Document segment -
Written by R.C. Fischer of College Football Metrics.com

 

The following story and analysis is likely the most improbable and bizarre player study I’ve done in my entire scouting career. Adding gasoline to that fire is my thesis that had this prospect had any semblance of a normal college career we might be talking about this guy as one of the five best quarterbacks eligible for the 2017 NFL Draft. As it is, he’s starting to get on the lips of NFL teams after blowing people away at his Pro Day. Whispers of ‘Kurt Warner‘ and ‘Tony Romo‘ have begun in some scouting circles.

You may have never heard of Kyle Sloter, and if you have – you very likely do not know the whole story. You’re about to find out the details behind one of the strangest college careers and enjoy a moment of redemption/glory that most of us dreamed about as kids (and maybe as adults). There are no injuries, substances, or arrests as the ‘antagonists’ in this story. It’s just… Well, you’ll see.

I had a chance to talk with the suddenly hot quarterback prospect extensively about his college career and sudden rise in draft circles. This is the true story of 2017 NFL Draft sleeper, quarterback Kyle Sloter from FCS Northern Colorado.

 

The Southern Miss years

It wasn’t supposed to be a strange story. It was pretty simple, in the beginning. In 2012, Kyle Sloter was recruited to play quarterback at D1 Southern Mississippi. The school was coming off their best season in school history…a 12–2 season in 2011, a Conference USA title, a bowl win over Nevada, a season-ending top 20 ranking – all of which launched their head coach Larry Fedora to ‘in demand’ status, and he left to take over as the head man at North Carolina.

Heading to Southern Miss was a pretty easy college choice for Georgia native Kyle Sloter. Kyle had been recruited hard by then Tulane assistant Ricky Bustle, and when Bustle wound up at Southern Miss to be the offensive coordinator – Sloter chose the Southern Miss Golden Eagles/Bustle and their new head coach Ellis Johnson over his offer from Tulane.

The 2012 season started out as planned for Sloter. The coaches decided to redshirt him in his freshman year with the general thought that Sloter would be in the QB competition the next spring, and with a chance to be the Golden Eagles’ 2013 starter as a redshirt freshman…and, hopefully, a starter for all four years.

This is where Sloter’s story starts going off the rails…

Sloter worked diligently during his redshirt season. After all, it was probable that he would be taking over the team at quarterback the following season. Everything was going well, but the team started out on a surprising losing streak. The 12–2 Southern Miss team from the year before started out in an 0–5 rut to begin the 2012 campaign. They then lost seven straight conference games to finish the 2012 season 0–12…a 12-game swing in one season – from the best season in school history to the worst, all in one year.

Given entries -

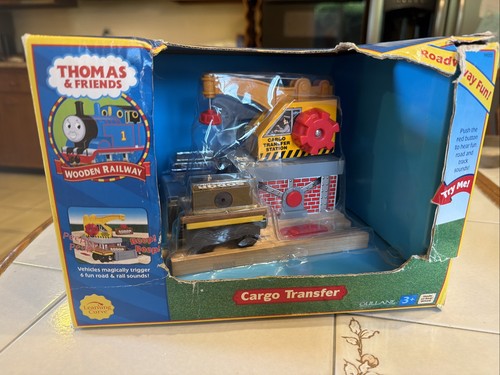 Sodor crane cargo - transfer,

* * *

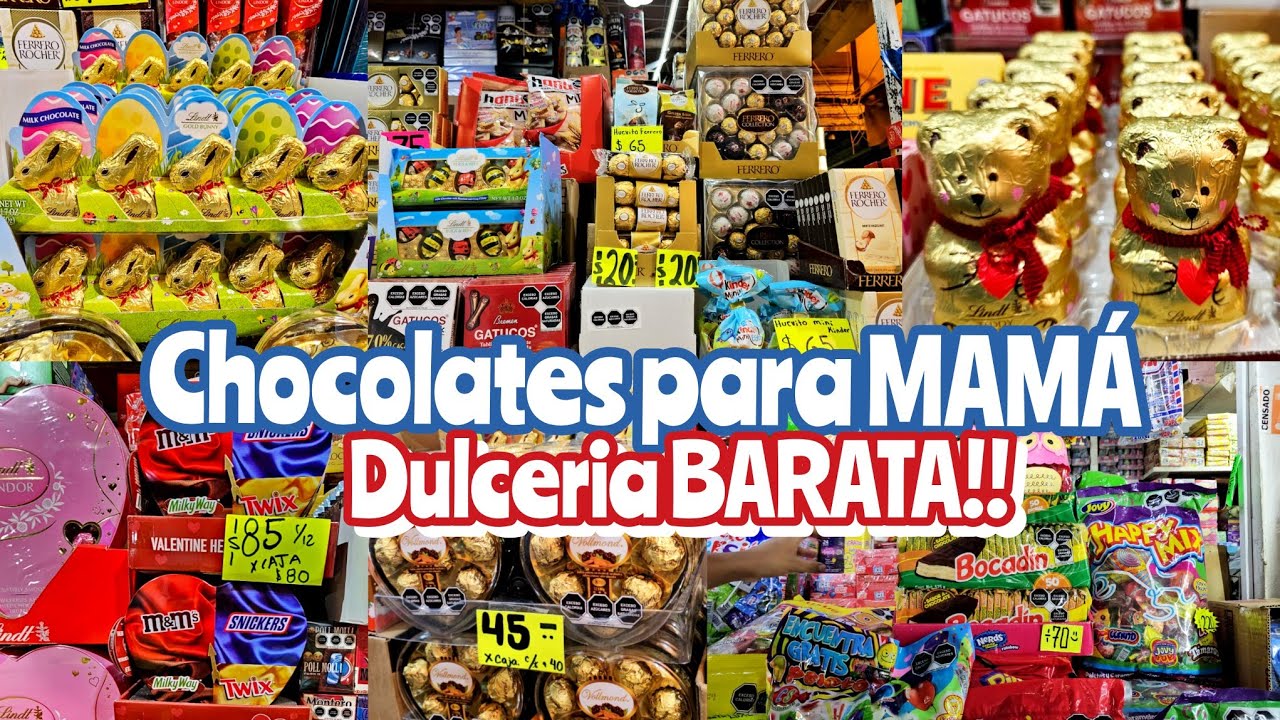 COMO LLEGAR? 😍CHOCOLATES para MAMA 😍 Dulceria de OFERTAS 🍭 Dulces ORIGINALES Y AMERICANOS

* * *

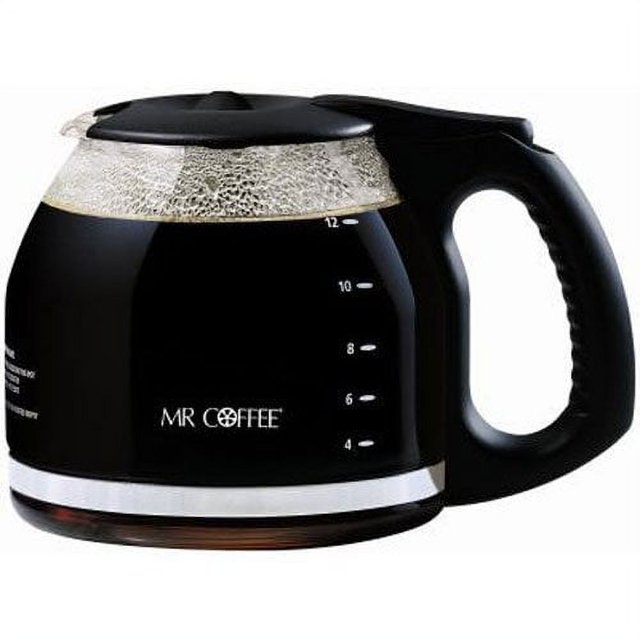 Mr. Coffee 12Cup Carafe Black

How to complete this task - List every person named in the text about quarterback Kyle Sloter.

Finished task - R.C. Fischer, Kurt Warner, Tony Romo, Kyle Sloter, Larry Fedora, Ricky Bustle, Ellis Johnson